#### [Exercise description]
Copy everything from "TO SHOW THE" down to "favorite at home." in the passage on David Livingstone's boyhood, word for word.
------ Text for analysis
TO SHOW THE RESTING-PLACE OF

NEIL LIVINGSTONE,
AND AGNES HUNTER, HIS WIFE,

AND TO EXPEESS THE THANKFULNESS TO GOD
OF THEIR CHILDREN,

JOHN, DAVID, JANET, CHARLES, AND AGNES,

FOR POOR AND PIOUS PARENTS.

David Livingstone's birthday was the 19th March, 1813. Of his early
boyhood there is little to say, except that he was a favorite at home.
The children's games were merrier when he was among them, and the
fireside brighter. He contributed constantly to the happiness of the
family. Anything of interest that happened to him he was always ready to
tell them. The habit was kept up in after-years. When he went to study
in Glasgow, returning on the Saturday evenings, he would take his place
by the fireside and tell them all that had occurred during the week,
thus sharing his life with them. His sisters still remember how they
longed for these Saturday evenings. At the village school he received
his early education. He seems from his earliest childhood to have been
of a calm, self-reliant nature. It was his father's habit to lock the
door at dusk, by which time all the children were expected to be in the
house. One evening David had infringed this rule, and when he reached
the door it was barred. He made no cry nor disturbance, but having
procured a piece of bread, sat down contentedly to pass the night on the
doorstep. There, on looking out, his mother found him. It was an early
application of the rule which did him such service in later days, to
make the best of the least pleasant situations. But no one could yet
have thought how the rule was to be afterward applied. Looking back to
this period, Livingstone might have said, in the words of the old
Scotch ballad:

"O little knew my mother,
The day she cradled me,
The lands that I should wander o'er,
The death that I should dee."
------------
------ Data
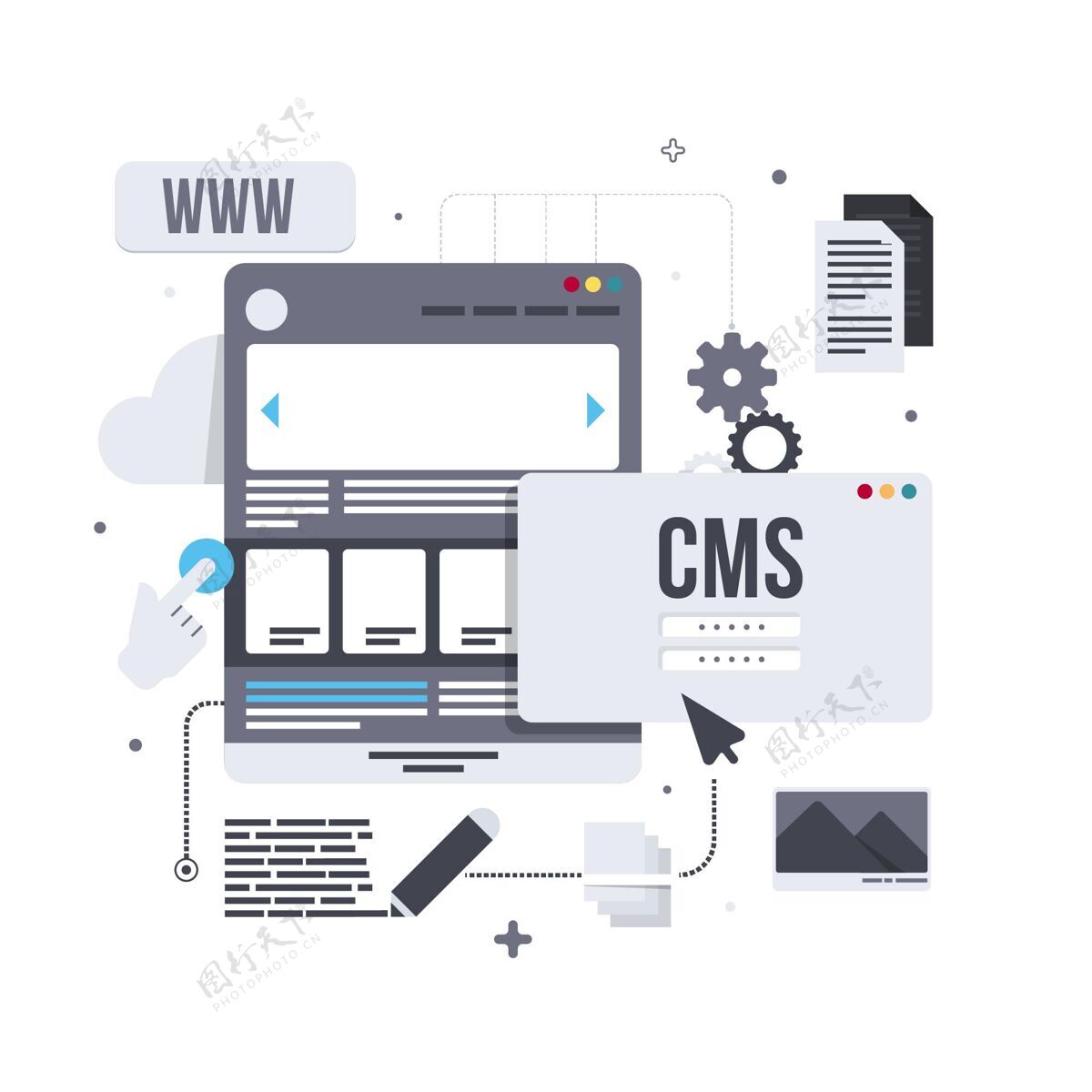 Cms平面设计插图中的Cms概念设计企业技术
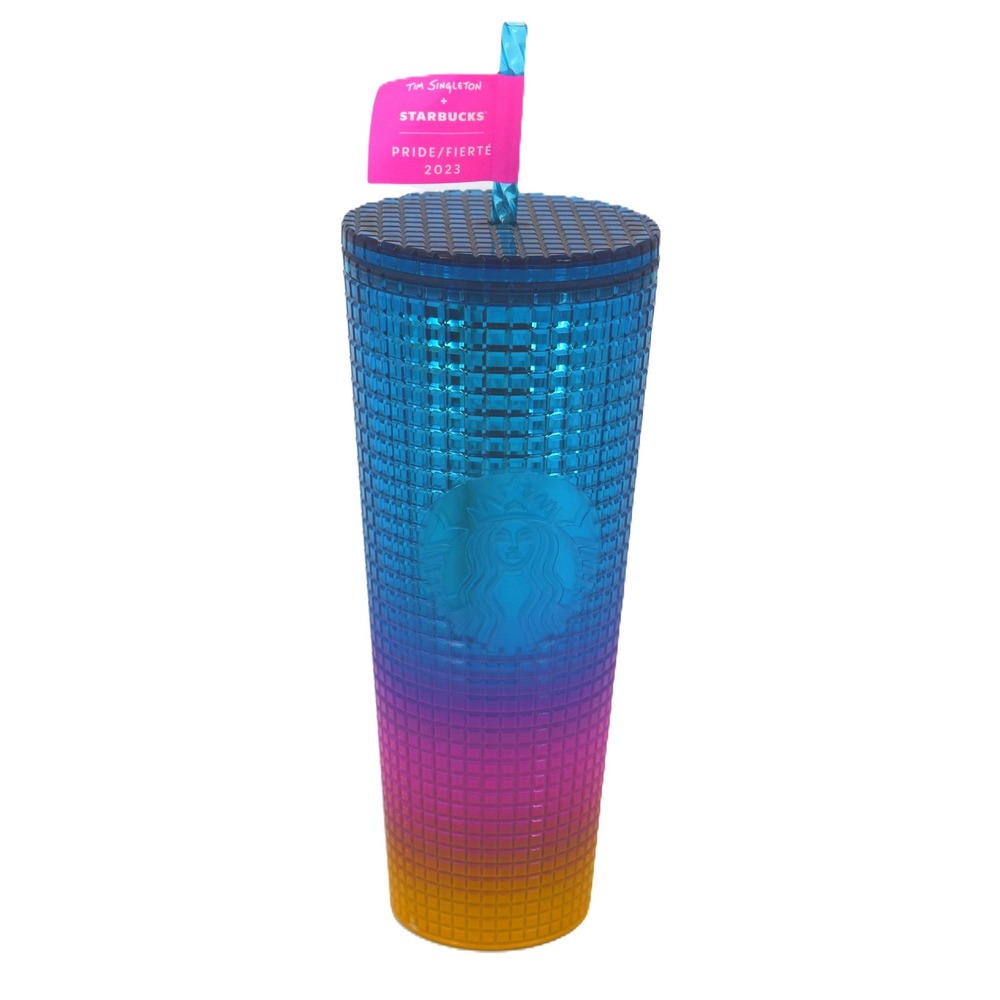 Starbucks Tim Singleton Pride 2023‎ Tumbler 24oz Blue Pink Orange New Grid Cup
------------
#### [Expected answer]
TO SHOW THE RESTING-PLACE OF

NEIL LIVINGSTONE,
AND AGNES HUNTER, HIS WIFE,

AND TO EXPEESS THE THANKFULNESS TO GOD
OF THEIR CHILDREN,

JOHN, DAVID, JANET, CHARLES, AND AGNES,

FOR POOR AND PIOUS PARENTS.

David Livingstone's birthday was the 19th March, 1813. Of his early
boyhood there is little to say, except that he was a favorite at home.